What is Love (by Tomek and Monika, CPE)

Write an Essay entitled ‚Love is.’

What is Love by Tomek (CPE) 

Who knows? I’ve been looking for the recipe ever since I can remember. Setting off on this endless quest is quite risky, as it may reveal that love doesn’t exist.

The intangibility of this feeling is inexplicable. Everyone is sure, well at least quite sure, that love really exists, though there is no evidence.

Women constantly dream about a real elevated feeling that would make our hearts beat faster. We can see ourselves by the side of a young and devastatingly handsome stranger, whom we’ve met by accident. We don’t know yet, but probably after a while it will turn out that he is a prince or at least a famous Argentinean actor.

Unfortunately, dreams seldom come true and we have to satisfy ourselves with average and run-of-the-mill men. (Well, all right, they are not that bad after all.)

Usually when I meet a new man I immediately start to think that it is real love and he is the one and only. I often find it disappointing, while men tend to think in quite a different way. The interesting fact is that what seemed to be a really overwhelming and passionate feeling usually transpires to be nowhere near as good as the next one. What is love then? I don’t know, but it proves somewhat elusive. How can I be sure that I found ‚the one’ if I am always sure and it is always a fake? Can anybody tell me?

Or maybe it is me being indecisive. Perhaps I should just take a prompt decision and distinguish love from being taken with somebody. On the other hand, how will I know that love is now?

It appears that love is the weirdest state of mind that is the icing on the cake of our life. It’s my belief that an inquisitive mind will never be able to understand love. It is way too disembodied and one is incapable of getting to know it by logic, intelligence or science. Love from its inception is indescribable and unstoppable. If it comes, there is nothing you can do. I am sure that you know this feeling when you meet a gorgeous man and you just can’t resist the temptation and succumb to it. You just can’t stop following it even though you are reluctant to accept it.

And take my word for it, you haven’t lived until you’ve fallen in love. But what does it mean?

Tomka J


What is Love? by Monika Zieleskiewicz (CPE) 

For all the talk about divided halves striving to find each other in order to reunite happily, and for all the ink used to try to capture the essence of this feeling, scientific research proved that love is, to put it in a nutshell, down to a chemical addiction between people. However brutal it may sound, a romantic relationship is simply a question of dopamine, reward and reinforcement mechanism and, above all, reproduction. If only Menelaus had known that only 3% of mammal species appear to form monogamous relationships, he wouldn’t have overreacted about Helen and Paris and the poor Trojans would have avoided the bloodbath (and we would be spared the doubtful pleasure of watching another Hollywood blockbuster). And had I been more

hard-headed about love, I wouldn’t have suffered like Young Werther when my girlfriend spun on her heel one day and left me. I wept bitterly for weeks but it finally dawned on me that she was looking for Prince Charming, which I unfortunately wasn’t.
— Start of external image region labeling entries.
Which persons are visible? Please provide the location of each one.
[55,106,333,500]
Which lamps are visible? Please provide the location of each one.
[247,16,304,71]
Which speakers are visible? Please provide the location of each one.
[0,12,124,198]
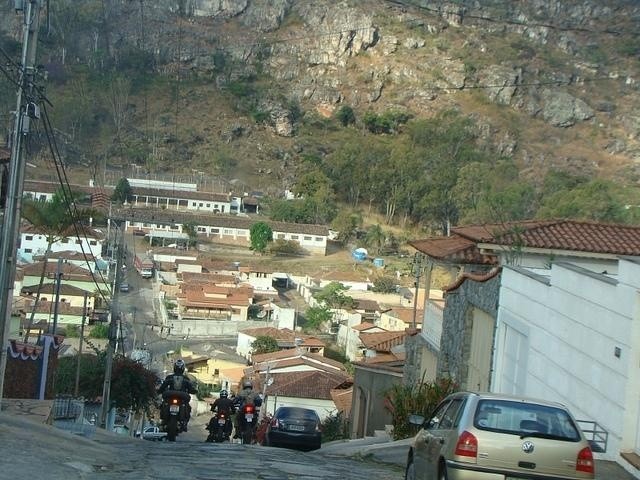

Up until the moment she shut the door I had been labouring under the naive delusion that even I could experience the feeling eulogized in poems and dramas. This traumatic ordeal, however, enlightened me as to the nature of romantic love – it’s nothing more but the figment of poets’ imagination. And all I can see around only confirms me in my conviction: promiscuity, routine, two marriages in three ending in divorce etc. Anyway, with passionate and everlasting love it is a bit like with yeti – many believe in its existence, some even claim to have seen it in the flesh, but there is no irrefutable evidence (crucial for such a doubting Thomas I’ve become).

All in all, even though I have serious doubts about the long-standing mythical claims concerning the subject of this essay, I didn’t mean to disillusion all the love-besotted and lovelorn, let alone convince everyone that pair-bonding can be reduced to hormones and pheromones, but I think that a dose of scepticism wouldn’t do any harm. Instead, it would help to counterbalance all the St Valentine’s Day hype.